The gender gap for pay also harms the economy. Wives outearn their husbands in 22 per cent of marriages, according to data published by Pew Research Center in 2010, and a quarter of couples have incomes that are basically the same. What happens when one half of those couples sees her earning potential stagnate? That affects every financial decision her family makes -- and research has shown that women make most of the purchasing decisions for their families. This is particularly critical as more and more people are in precarious work situations, where they are freelance or working on contracts and lack benefits like pensions and health insurance.

And while many argue that women accept a decrease in earning potential when they choose to have children, the pay gaps are the widest later in life. The income gap starts really increasing when both sexes are in their 30s, which is also when many people begin having children -- but women's incomes peak in their 50s, then start to decline throughout the rest of their earning lives, long after their potential childbearing years are finished. This could be disastrous for many women and their families, as they'll be building retirement savings and taking on increasing health costs on less and less income.

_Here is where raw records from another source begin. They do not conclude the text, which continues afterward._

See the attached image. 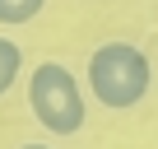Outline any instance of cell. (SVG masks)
<instances>
[{
  "label": "cell",
  "instance_id": "cell-2",
  "mask_svg": "<svg viewBox=\"0 0 158 149\" xmlns=\"http://www.w3.org/2000/svg\"><path fill=\"white\" fill-rule=\"evenodd\" d=\"M28 107L33 117L51 130V135H74L84 130V93H79L74 74L60 65V61H42L33 74H28Z\"/></svg>",
  "mask_w": 158,
  "mask_h": 149
},
{
  "label": "cell",
  "instance_id": "cell-3",
  "mask_svg": "<svg viewBox=\"0 0 158 149\" xmlns=\"http://www.w3.org/2000/svg\"><path fill=\"white\" fill-rule=\"evenodd\" d=\"M19 70H23V51H19V42H14V37H0V98L14 89Z\"/></svg>",
  "mask_w": 158,
  "mask_h": 149
},
{
  "label": "cell",
  "instance_id": "cell-1",
  "mask_svg": "<svg viewBox=\"0 0 158 149\" xmlns=\"http://www.w3.org/2000/svg\"><path fill=\"white\" fill-rule=\"evenodd\" d=\"M149 84H153V65L135 42H102L89 56V89L112 112L135 107L149 93Z\"/></svg>",
  "mask_w": 158,
  "mask_h": 149
},
{
  "label": "cell",
  "instance_id": "cell-5",
  "mask_svg": "<svg viewBox=\"0 0 158 149\" xmlns=\"http://www.w3.org/2000/svg\"><path fill=\"white\" fill-rule=\"evenodd\" d=\"M23 149H51V144H23Z\"/></svg>",
  "mask_w": 158,
  "mask_h": 149
},
{
  "label": "cell",
  "instance_id": "cell-4",
  "mask_svg": "<svg viewBox=\"0 0 158 149\" xmlns=\"http://www.w3.org/2000/svg\"><path fill=\"white\" fill-rule=\"evenodd\" d=\"M42 5L47 0H0V23H28V19H37L42 14Z\"/></svg>",
  "mask_w": 158,
  "mask_h": 149
}]
</instances>
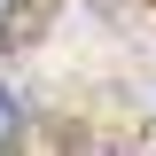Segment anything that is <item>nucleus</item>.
<instances>
[{
    "mask_svg": "<svg viewBox=\"0 0 156 156\" xmlns=\"http://www.w3.org/2000/svg\"><path fill=\"white\" fill-rule=\"evenodd\" d=\"M0 16H8V0H0Z\"/></svg>",
    "mask_w": 156,
    "mask_h": 156,
    "instance_id": "f03ea898",
    "label": "nucleus"
},
{
    "mask_svg": "<svg viewBox=\"0 0 156 156\" xmlns=\"http://www.w3.org/2000/svg\"><path fill=\"white\" fill-rule=\"evenodd\" d=\"M23 133V109H16V94H8V86H0V148H8V140Z\"/></svg>",
    "mask_w": 156,
    "mask_h": 156,
    "instance_id": "f257e3e1",
    "label": "nucleus"
}]
</instances>
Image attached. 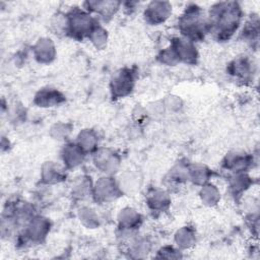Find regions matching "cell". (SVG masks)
Instances as JSON below:
<instances>
[{"label":"cell","instance_id":"obj_1","mask_svg":"<svg viewBox=\"0 0 260 260\" xmlns=\"http://www.w3.org/2000/svg\"><path fill=\"white\" fill-rule=\"evenodd\" d=\"M242 18V9L237 2L215 3L207 18L208 31L218 41L229 40L238 29Z\"/></svg>","mask_w":260,"mask_h":260},{"label":"cell","instance_id":"obj_2","mask_svg":"<svg viewBox=\"0 0 260 260\" xmlns=\"http://www.w3.org/2000/svg\"><path fill=\"white\" fill-rule=\"evenodd\" d=\"M178 25L181 34L192 42L203 38L208 32L207 18L204 17L201 7L196 4L186 7L179 19Z\"/></svg>","mask_w":260,"mask_h":260},{"label":"cell","instance_id":"obj_3","mask_svg":"<svg viewBox=\"0 0 260 260\" xmlns=\"http://www.w3.org/2000/svg\"><path fill=\"white\" fill-rule=\"evenodd\" d=\"M66 32L76 39H82L84 37L89 38L98 26L89 12L78 7H74L66 14Z\"/></svg>","mask_w":260,"mask_h":260},{"label":"cell","instance_id":"obj_4","mask_svg":"<svg viewBox=\"0 0 260 260\" xmlns=\"http://www.w3.org/2000/svg\"><path fill=\"white\" fill-rule=\"evenodd\" d=\"M134 76L130 69H123L118 72L112 80L111 90L115 96H125L133 88Z\"/></svg>","mask_w":260,"mask_h":260},{"label":"cell","instance_id":"obj_5","mask_svg":"<svg viewBox=\"0 0 260 260\" xmlns=\"http://www.w3.org/2000/svg\"><path fill=\"white\" fill-rule=\"evenodd\" d=\"M172 12V6L169 2L153 1L150 2L144 12L145 19L151 24H159L164 22Z\"/></svg>","mask_w":260,"mask_h":260},{"label":"cell","instance_id":"obj_6","mask_svg":"<svg viewBox=\"0 0 260 260\" xmlns=\"http://www.w3.org/2000/svg\"><path fill=\"white\" fill-rule=\"evenodd\" d=\"M172 49L176 53L179 61L184 60L185 62H195L197 58L196 48L193 46L192 41L186 38L175 39Z\"/></svg>","mask_w":260,"mask_h":260},{"label":"cell","instance_id":"obj_7","mask_svg":"<svg viewBox=\"0 0 260 260\" xmlns=\"http://www.w3.org/2000/svg\"><path fill=\"white\" fill-rule=\"evenodd\" d=\"M94 196L96 200L108 201L119 196V189L112 178H102L94 187Z\"/></svg>","mask_w":260,"mask_h":260},{"label":"cell","instance_id":"obj_8","mask_svg":"<svg viewBox=\"0 0 260 260\" xmlns=\"http://www.w3.org/2000/svg\"><path fill=\"white\" fill-rule=\"evenodd\" d=\"M84 5L86 11L95 12L106 19L112 17L117 12L121 3L115 1H87Z\"/></svg>","mask_w":260,"mask_h":260},{"label":"cell","instance_id":"obj_9","mask_svg":"<svg viewBox=\"0 0 260 260\" xmlns=\"http://www.w3.org/2000/svg\"><path fill=\"white\" fill-rule=\"evenodd\" d=\"M84 156V151L78 144H69L64 148L63 152V159L64 164L68 167H76L78 166Z\"/></svg>","mask_w":260,"mask_h":260},{"label":"cell","instance_id":"obj_10","mask_svg":"<svg viewBox=\"0 0 260 260\" xmlns=\"http://www.w3.org/2000/svg\"><path fill=\"white\" fill-rule=\"evenodd\" d=\"M36 58L40 62H50L54 58V46L51 40L42 39L35 47Z\"/></svg>","mask_w":260,"mask_h":260},{"label":"cell","instance_id":"obj_11","mask_svg":"<svg viewBox=\"0 0 260 260\" xmlns=\"http://www.w3.org/2000/svg\"><path fill=\"white\" fill-rule=\"evenodd\" d=\"M62 101V94L53 89L42 90L36 95V103L40 105V107H53L54 105L59 104Z\"/></svg>","mask_w":260,"mask_h":260},{"label":"cell","instance_id":"obj_12","mask_svg":"<svg viewBox=\"0 0 260 260\" xmlns=\"http://www.w3.org/2000/svg\"><path fill=\"white\" fill-rule=\"evenodd\" d=\"M251 63L247 59L239 58L231 64V73L238 78H246L251 72Z\"/></svg>","mask_w":260,"mask_h":260},{"label":"cell","instance_id":"obj_13","mask_svg":"<svg viewBox=\"0 0 260 260\" xmlns=\"http://www.w3.org/2000/svg\"><path fill=\"white\" fill-rule=\"evenodd\" d=\"M147 201H148V205L155 210L157 209L162 210L169 204V200L166 194L162 191H158V190H155L151 194H149Z\"/></svg>","mask_w":260,"mask_h":260},{"label":"cell","instance_id":"obj_14","mask_svg":"<svg viewBox=\"0 0 260 260\" xmlns=\"http://www.w3.org/2000/svg\"><path fill=\"white\" fill-rule=\"evenodd\" d=\"M248 159L245 156H240L239 154H232L229 155L226 158V162L225 166L226 168L233 170L234 172H241L243 171V169L246 168V166L248 165Z\"/></svg>","mask_w":260,"mask_h":260},{"label":"cell","instance_id":"obj_15","mask_svg":"<svg viewBox=\"0 0 260 260\" xmlns=\"http://www.w3.org/2000/svg\"><path fill=\"white\" fill-rule=\"evenodd\" d=\"M140 220V215L132 209H126L121 212L120 221L125 226L124 229H134V224H137Z\"/></svg>","mask_w":260,"mask_h":260}]
</instances>
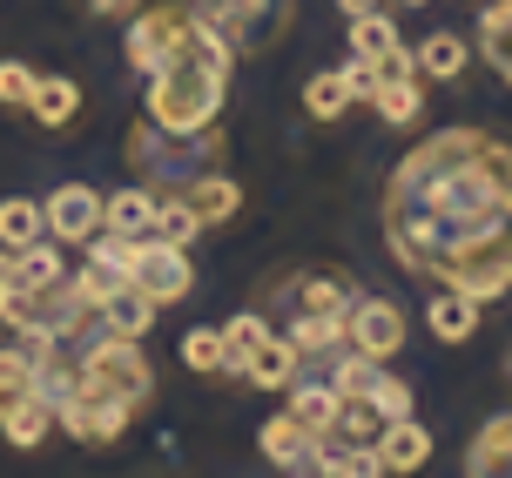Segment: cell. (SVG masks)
Masks as SVG:
<instances>
[{
	"label": "cell",
	"instance_id": "6da1fadb",
	"mask_svg": "<svg viewBox=\"0 0 512 478\" xmlns=\"http://www.w3.org/2000/svg\"><path fill=\"white\" fill-rule=\"evenodd\" d=\"M384 229L405 270H432L459 243L512 229V149L472 128L438 135L432 149L398 162L391 196H384Z\"/></svg>",
	"mask_w": 512,
	"mask_h": 478
},
{
	"label": "cell",
	"instance_id": "7a4b0ae2",
	"mask_svg": "<svg viewBox=\"0 0 512 478\" xmlns=\"http://www.w3.org/2000/svg\"><path fill=\"white\" fill-rule=\"evenodd\" d=\"M230 61H236L230 41H223L203 14H189L176 54H169V61L149 75V122L162 128L169 142H196V135H209V128H216V115H223V81H230Z\"/></svg>",
	"mask_w": 512,
	"mask_h": 478
},
{
	"label": "cell",
	"instance_id": "3957f363",
	"mask_svg": "<svg viewBox=\"0 0 512 478\" xmlns=\"http://www.w3.org/2000/svg\"><path fill=\"white\" fill-rule=\"evenodd\" d=\"M61 391H102V398H122L128 411H142L155 398V371H149V357H142V337L102 330L81 357H68V384Z\"/></svg>",
	"mask_w": 512,
	"mask_h": 478
},
{
	"label": "cell",
	"instance_id": "277c9868",
	"mask_svg": "<svg viewBox=\"0 0 512 478\" xmlns=\"http://www.w3.org/2000/svg\"><path fill=\"white\" fill-rule=\"evenodd\" d=\"M290 330H283V337H290V344H297V351H331V344H344V310H351V290H344V283L337 277H297L290 283Z\"/></svg>",
	"mask_w": 512,
	"mask_h": 478
},
{
	"label": "cell",
	"instance_id": "5b68a950",
	"mask_svg": "<svg viewBox=\"0 0 512 478\" xmlns=\"http://www.w3.org/2000/svg\"><path fill=\"white\" fill-rule=\"evenodd\" d=\"M128 283H135L142 297H155L162 310H169V303H182L189 290H196V270H189V256H182L176 243L135 236V256H128Z\"/></svg>",
	"mask_w": 512,
	"mask_h": 478
},
{
	"label": "cell",
	"instance_id": "8992f818",
	"mask_svg": "<svg viewBox=\"0 0 512 478\" xmlns=\"http://www.w3.org/2000/svg\"><path fill=\"white\" fill-rule=\"evenodd\" d=\"M378 68V88H371V108H378L391 128H411L418 115H425V75H418V61H411V48L398 41V48L384 54V61H371Z\"/></svg>",
	"mask_w": 512,
	"mask_h": 478
},
{
	"label": "cell",
	"instance_id": "52a82bcc",
	"mask_svg": "<svg viewBox=\"0 0 512 478\" xmlns=\"http://www.w3.org/2000/svg\"><path fill=\"white\" fill-rule=\"evenodd\" d=\"M128 411L122 398H102V391H61L54 398V425L68 431V438H81V445H115L128 431Z\"/></svg>",
	"mask_w": 512,
	"mask_h": 478
},
{
	"label": "cell",
	"instance_id": "ba28073f",
	"mask_svg": "<svg viewBox=\"0 0 512 478\" xmlns=\"http://www.w3.org/2000/svg\"><path fill=\"white\" fill-rule=\"evenodd\" d=\"M405 310L391 297H351V310H344V344L351 351H364V357H398L405 351Z\"/></svg>",
	"mask_w": 512,
	"mask_h": 478
},
{
	"label": "cell",
	"instance_id": "9c48e42d",
	"mask_svg": "<svg viewBox=\"0 0 512 478\" xmlns=\"http://www.w3.org/2000/svg\"><path fill=\"white\" fill-rule=\"evenodd\" d=\"M41 216H48V236L54 243H88L95 229H102V196L88 189V182H61L48 202H41Z\"/></svg>",
	"mask_w": 512,
	"mask_h": 478
},
{
	"label": "cell",
	"instance_id": "30bf717a",
	"mask_svg": "<svg viewBox=\"0 0 512 478\" xmlns=\"http://www.w3.org/2000/svg\"><path fill=\"white\" fill-rule=\"evenodd\" d=\"M317 445H324V438H317L297 411H277L270 425L256 431V452L270 458L277 472H317Z\"/></svg>",
	"mask_w": 512,
	"mask_h": 478
},
{
	"label": "cell",
	"instance_id": "8fae6325",
	"mask_svg": "<svg viewBox=\"0 0 512 478\" xmlns=\"http://www.w3.org/2000/svg\"><path fill=\"white\" fill-rule=\"evenodd\" d=\"M371 452H378V465L384 472H418V465H425V458H432V431L418 425V418H384V431H378V445H371Z\"/></svg>",
	"mask_w": 512,
	"mask_h": 478
},
{
	"label": "cell",
	"instance_id": "7c38bea8",
	"mask_svg": "<svg viewBox=\"0 0 512 478\" xmlns=\"http://www.w3.org/2000/svg\"><path fill=\"white\" fill-rule=\"evenodd\" d=\"M479 310H486L479 297H465V290H452V283H445V290L425 303V330H432L438 344H465V337L479 330Z\"/></svg>",
	"mask_w": 512,
	"mask_h": 478
},
{
	"label": "cell",
	"instance_id": "4fadbf2b",
	"mask_svg": "<svg viewBox=\"0 0 512 478\" xmlns=\"http://www.w3.org/2000/svg\"><path fill=\"white\" fill-rule=\"evenodd\" d=\"M95 317H102V330H115V337H142V330H155L162 303L142 297L135 283H122V290H108V297L95 303Z\"/></svg>",
	"mask_w": 512,
	"mask_h": 478
},
{
	"label": "cell",
	"instance_id": "5bb4252c",
	"mask_svg": "<svg viewBox=\"0 0 512 478\" xmlns=\"http://www.w3.org/2000/svg\"><path fill=\"white\" fill-rule=\"evenodd\" d=\"M297 364H304V351H297L290 337H277V330H270V337L256 344V357L243 364V378L263 384V391H290V384H297Z\"/></svg>",
	"mask_w": 512,
	"mask_h": 478
},
{
	"label": "cell",
	"instance_id": "9a60e30c",
	"mask_svg": "<svg viewBox=\"0 0 512 478\" xmlns=\"http://www.w3.org/2000/svg\"><path fill=\"white\" fill-rule=\"evenodd\" d=\"M411 61H418L425 81H459L472 68V41H465L459 27H445V34H425V48L411 54Z\"/></svg>",
	"mask_w": 512,
	"mask_h": 478
},
{
	"label": "cell",
	"instance_id": "2e32d148",
	"mask_svg": "<svg viewBox=\"0 0 512 478\" xmlns=\"http://www.w3.org/2000/svg\"><path fill=\"white\" fill-rule=\"evenodd\" d=\"M27 115H34L41 128H68L81 115V81L41 75V81H34V95H27Z\"/></svg>",
	"mask_w": 512,
	"mask_h": 478
},
{
	"label": "cell",
	"instance_id": "e0dca14e",
	"mask_svg": "<svg viewBox=\"0 0 512 478\" xmlns=\"http://www.w3.org/2000/svg\"><path fill=\"white\" fill-rule=\"evenodd\" d=\"M465 472H512V411H499V418H486L479 425V438L465 445Z\"/></svg>",
	"mask_w": 512,
	"mask_h": 478
},
{
	"label": "cell",
	"instance_id": "ac0fdd59",
	"mask_svg": "<svg viewBox=\"0 0 512 478\" xmlns=\"http://www.w3.org/2000/svg\"><path fill=\"white\" fill-rule=\"evenodd\" d=\"M155 196L162 189H115V196H102V229H115V236H149Z\"/></svg>",
	"mask_w": 512,
	"mask_h": 478
},
{
	"label": "cell",
	"instance_id": "d6986e66",
	"mask_svg": "<svg viewBox=\"0 0 512 478\" xmlns=\"http://www.w3.org/2000/svg\"><path fill=\"white\" fill-rule=\"evenodd\" d=\"M182 196L196 202V216H203V229H209V223H223V216H236V209H243V189H236L230 176H209V169H196Z\"/></svg>",
	"mask_w": 512,
	"mask_h": 478
},
{
	"label": "cell",
	"instance_id": "ffe728a7",
	"mask_svg": "<svg viewBox=\"0 0 512 478\" xmlns=\"http://www.w3.org/2000/svg\"><path fill=\"white\" fill-rule=\"evenodd\" d=\"M155 243H176V250H189L196 236H203V216H196V202L189 196H155V223H149Z\"/></svg>",
	"mask_w": 512,
	"mask_h": 478
},
{
	"label": "cell",
	"instance_id": "44dd1931",
	"mask_svg": "<svg viewBox=\"0 0 512 478\" xmlns=\"http://www.w3.org/2000/svg\"><path fill=\"white\" fill-rule=\"evenodd\" d=\"M0 431H7V445H21V452H34L41 438L54 431V404L34 391V398H21L14 411H0Z\"/></svg>",
	"mask_w": 512,
	"mask_h": 478
},
{
	"label": "cell",
	"instance_id": "7402d4cb",
	"mask_svg": "<svg viewBox=\"0 0 512 478\" xmlns=\"http://www.w3.org/2000/svg\"><path fill=\"white\" fill-rule=\"evenodd\" d=\"M479 48H486V68L512 88V0H492L486 21H479Z\"/></svg>",
	"mask_w": 512,
	"mask_h": 478
},
{
	"label": "cell",
	"instance_id": "603a6c76",
	"mask_svg": "<svg viewBox=\"0 0 512 478\" xmlns=\"http://www.w3.org/2000/svg\"><path fill=\"white\" fill-rule=\"evenodd\" d=\"M41 236H48V216H41L34 196L0 202V250H27V243H41Z\"/></svg>",
	"mask_w": 512,
	"mask_h": 478
},
{
	"label": "cell",
	"instance_id": "cb8c5ba5",
	"mask_svg": "<svg viewBox=\"0 0 512 478\" xmlns=\"http://www.w3.org/2000/svg\"><path fill=\"white\" fill-rule=\"evenodd\" d=\"M351 101H358V95H351V75H344V68H324V75L304 81V108L317 115V122H337Z\"/></svg>",
	"mask_w": 512,
	"mask_h": 478
},
{
	"label": "cell",
	"instance_id": "d4e9b609",
	"mask_svg": "<svg viewBox=\"0 0 512 478\" xmlns=\"http://www.w3.org/2000/svg\"><path fill=\"white\" fill-rule=\"evenodd\" d=\"M34 391H41V378H34V351L7 344V351H0V411H14V404L34 398Z\"/></svg>",
	"mask_w": 512,
	"mask_h": 478
},
{
	"label": "cell",
	"instance_id": "484cf974",
	"mask_svg": "<svg viewBox=\"0 0 512 478\" xmlns=\"http://www.w3.org/2000/svg\"><path fill=\"white\" fill-rule=\"evenodd\" d=\"M337 404H344V391H337V384H290V411H297V418H304L317 438L331 431Z\"/></svg>",
	"mask_w": 512,
	"mask_h": 478
},
{
	"label": "cell",
	"instance_id": "4316f807",
	"mask_svg": "<svg viewBox=\"0 0 512 478\" xmlns=\"http://www.w3.org/2000/svg\"><path fill=\"white\" fill-rule=\"evenodd\" d=\"M68 270H61V250H48V236L41 243H27V250H14V283H27V290H48V283H61Z\"/></svg>",
	"mask_w": 512,
	"mask_h": 478
},
{
	"label": "cell",
	"instance_id": "83f0119b",
	"mask_svg": "<svg viewBox=\"0 0 512 478\" xmlns=\"http://www.w3.org/2000/svg\"><path fill=\"white\" fill-rule=\"evenodd\" d=\"M391 48H398V27L384 21L378 7H371V14H351V54H358V61H384Z\"/></svg>",
	"mask_w": 512,
	"mask_h": 478
},
{
	"label": "cell",
	"instance_id": "f1b7e54d",
	"mask_svg": "<svg viewBox=\"0 0 512 478\" xmlns=\"http://www.w3.org/2000/svg\"><path fill=\"white\" fill-rule=\"evenodd\" d=\"M270 337V324H263V310H243V317H230L223 324V351H230V371L243 378V364L256 357V344Z\"/></svg>",
	"mask_w": 512,
	"mask_h": 478
},
{
	"label": "cell",
	"instance_id": "f546056e",
	"mask_svg": "<svg viewBox=\"0 0 512 478\" xmlns=\"http://www.w3.org/2000/svg\"><path fill=\"white\" fill-rule=\"evenodd\" d=\"M182 364H189V371H203V378H216V371H230V351H223V330H189V337H182Z\"/></svg>",
	"mask_w": 512,
	"mask_h": 478
},
{
	"label": "cell",
	"instance_id": "4dcf8cb0",
	"mask_svg": "<svg viewBox=\"0 0 512 478\" xmlns=\"http://www.w3.org/2000/svg\"><path fill=\"white\" fill-rule=\"evenodd\" d=\"M384 364L378 357H364V351H351V357H337V371H331V384L344 391V398H364L371 391V378H378Z\"/></svg>",
	"mask_w": 512,
	"mask_h": 478
},
{
	"label": "cell",
	"instance_id": "1f68e13d",
	"mask_svg": "<svg viewBox=\"0 0 512 478\" xmlns=\"http://www.w3.org/2000/svg\"><path fill=\"white\" fill-rule=\"evenodd\" d=\"M364 398L378 404V418H405V411H411V384H405V378H384V371H378Z\"/></svg>",
	"mask_w": 512,
	"mask_h": 478
},
{
	"label": "cell",
	"instance_id": "d6a6232c",
	"mask_svg": "<svg viewBox=\"0 0 512 478\" xmlns=\"http://www.w3.org/2000/svg\"><path fill=\"white\" fill-rule=\"evenodd\" d=\"M34 68L27 61H0V108H27V95H34Z\"/></svg>",
	"mask_w": 512,
	"mask_h": 478
},
{
	"label": "cell",
	"instance_id": "836d02e7",
	"mask_svg": "<svg viewBox=\"0 0 512 478\" xmlns=\"http://www.w3.org/2000/svg\"><path fill=\"white\" fill-rule=\"evenodd\" d=\"M0 290H14V250H0Z\"/></svg>",
	"mask_w": 512,
	"mask_h": 478
},
{
	"label": "cell",
	"instance_id": "e575fe53",
	"mask_svg": "<svg viewBox=\"0 0 512 478\" xmlns=\"http://www.w3.org/2000/svg\"><path fill=\"white\" fill-rule=\"evenodd\" d=\"M337 7H344V14H371L378 0H337Z\"/></svg>",
	"mask_w": 512,
	"mask_h": 478
},
{
	"label": "cell",
	"instance_id": "d590c367",
	"mask_svg": "<svg viewBox=\"0 0 512 478\" xmlns=\"http://www.w3.org/2000/svg\"><path fill=\"white\" fill-rule=\"evenodd\" d=\"M405 7H425V0H405Z\"/></svg>",
	"mask_w": 512,
	"mask_h": 478
}]
</instances>
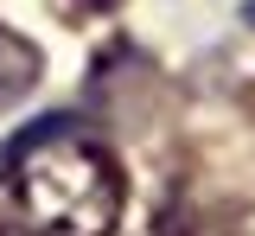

But all is not rosy for those of us who happen to have male partners who make less than we do, either. A new paper by Marianne Bertrand, Emir Kamenica, and Jessica Pan outlined the difficulties faced by the young women who increasingly find themselves taking home a higher salary than their husbands -- and the self-sabotage they'll engage in. Bertrand, Kamenica, and Pan found that women with the potential to earn more than their husbands are more likely to quit their jobs than those in otherwise-comparable families, or to underuse their earning potential. That might sound crazy, but those same women are also more likely to be in troubled marriages or end up divorced. For many years, I earned more than my husband, and if I had a dollar for every time I was asked if that bothered him or got called his "sugar mama"...well, then I'd have been making even more than he did, and apparently would have been even more of a bother.

I don't have a solution for all of this; I wish I did. I am still trying to figure these things out for my own family, and I know it's not easy. Policy Alternatives offers some suggestions, including reintroducing a mandate to fund research and advocacy to Status of Women Canada (it was nixed by the federal government in 2006) and better funding for the organizations that research these very issues. I'd be thrilled to see those changes made, but I am sadly not expecting it to happen any time soon.

What we can do is start making changes in our own homes: throw out the old, outdated gender expectations, let go of the resentment about who brings in what, and make decisions based not on what your parents or employers are telling you do based on your sex, but on what is truly the best thing for you and the people who matter to you the most.